TASK INSTRUCTIONS. Nothing in the data may be altered as it is transcribed.

Stored records:
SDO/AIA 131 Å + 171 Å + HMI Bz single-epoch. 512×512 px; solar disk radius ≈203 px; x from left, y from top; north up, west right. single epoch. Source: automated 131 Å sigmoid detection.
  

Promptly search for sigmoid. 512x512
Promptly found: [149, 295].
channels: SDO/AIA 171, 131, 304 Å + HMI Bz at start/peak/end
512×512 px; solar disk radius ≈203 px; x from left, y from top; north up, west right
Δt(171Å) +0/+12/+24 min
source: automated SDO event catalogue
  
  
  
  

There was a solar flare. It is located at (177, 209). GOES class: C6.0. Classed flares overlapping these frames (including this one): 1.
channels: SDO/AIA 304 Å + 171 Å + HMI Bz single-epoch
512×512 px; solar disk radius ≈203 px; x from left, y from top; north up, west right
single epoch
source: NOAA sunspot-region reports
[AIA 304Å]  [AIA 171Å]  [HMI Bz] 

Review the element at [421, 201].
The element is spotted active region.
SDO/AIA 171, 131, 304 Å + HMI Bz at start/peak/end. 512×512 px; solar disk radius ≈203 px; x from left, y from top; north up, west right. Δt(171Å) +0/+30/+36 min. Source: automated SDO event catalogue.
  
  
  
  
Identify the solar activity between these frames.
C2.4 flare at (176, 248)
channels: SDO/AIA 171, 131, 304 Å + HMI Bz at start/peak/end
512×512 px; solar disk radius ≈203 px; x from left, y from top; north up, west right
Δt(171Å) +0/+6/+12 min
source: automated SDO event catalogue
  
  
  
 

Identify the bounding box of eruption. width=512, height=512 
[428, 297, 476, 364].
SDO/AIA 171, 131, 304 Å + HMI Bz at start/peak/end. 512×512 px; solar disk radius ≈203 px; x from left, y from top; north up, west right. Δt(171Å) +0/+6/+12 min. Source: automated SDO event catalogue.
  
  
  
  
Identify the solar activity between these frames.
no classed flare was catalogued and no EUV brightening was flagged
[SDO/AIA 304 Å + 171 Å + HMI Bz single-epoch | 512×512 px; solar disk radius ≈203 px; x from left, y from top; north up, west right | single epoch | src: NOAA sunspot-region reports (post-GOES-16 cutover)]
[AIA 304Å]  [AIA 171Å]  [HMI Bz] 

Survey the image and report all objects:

SOLUTION FOR THIS PROBLEM.
SDO/AIA 131 Å + 171 Å + HMI Bz single-epoch. 512×512 px; solar disk radius ≈203 px; x from left, y from top; north up, west right. single epoch. Source: automated 131 Å sigmoid detection.
  

Promptly search for sigmoid. 512x512
Promptly found: [149, 295].
channels: SDO/AIA 171, 131, 304 Å + HMI Bz at start/peak/end
512×512 px; solar disk radius ≈203 px; x from left, y from top; north up, west right
Δt(171Å) +0/+12/+24 min
source: automated SDO event catalogue
  
  
  
  

There was a solar flare. It is located at (177, 209). GOES class: C6.0. Classed flares overlapping these frames (including this one): 1.
channels: SDO/AIA 304 Å + 171 Å + HMI Bz single-epoch
512×512 px; solar disk radius ≈203 px; x from left, y from top; north up, west right
single epoch
source: NOAA sunspot-region reports
[AIA 304Å]  [AIA 171Å]  [HMI Bz] 

Review the element at [421, 201].
The element is spotted active region.
SDO/AIA 171, 131, 304 Å + HMI Bz at start/peak/end. 512×512 px; solar disk radius ≈203 px; x from left, y from top; north up, west right. Δt(171Å) +0/+30/+36 min. Source: automated SDO event catalogue.
  
  
  
  
Identify the solar activity between these frames.
C2.4 flare at (176, 248)
channels: SDO/AIA 171, 131, 304 Å + HMI Bz at start/peak/end
512×512 px; solar disk radius ≈203 px; x from left, y from top; north up, west right
Δt(171Å) +0/+6/+12 min
source: automated SDO event catalogue
  
  
  
 

Identify the bounding box of eruption. width=512, height=512 
[428, 297, 476, 364].
SDO/AIA 171, 131, 304 Å + HMI Bz at start/peak/end. 512×512 px; solar disk radius ≈203 px; x from left, y from top; north up, west right. Δt(171Å) +0/+6/+12 min. Source: automated SDO event catalogue.
  
  
  
  
Identify the solar activity between these frames.
no classed flare was catalogued and no EUV brightening was flagged
[SDO/AIA 304 Å + 171 Å + HMI Bz single-epoch | 512×512 px; solar disk radius ≈203 px; x from left, y from top; north up, west right | single epoch | src: NOAA sunspot-region reports (post-GOES-16 cutover)]
[AIA 304Å]  [AIA 171Å]  [HMI Bz] 

Survey the image and report all objects:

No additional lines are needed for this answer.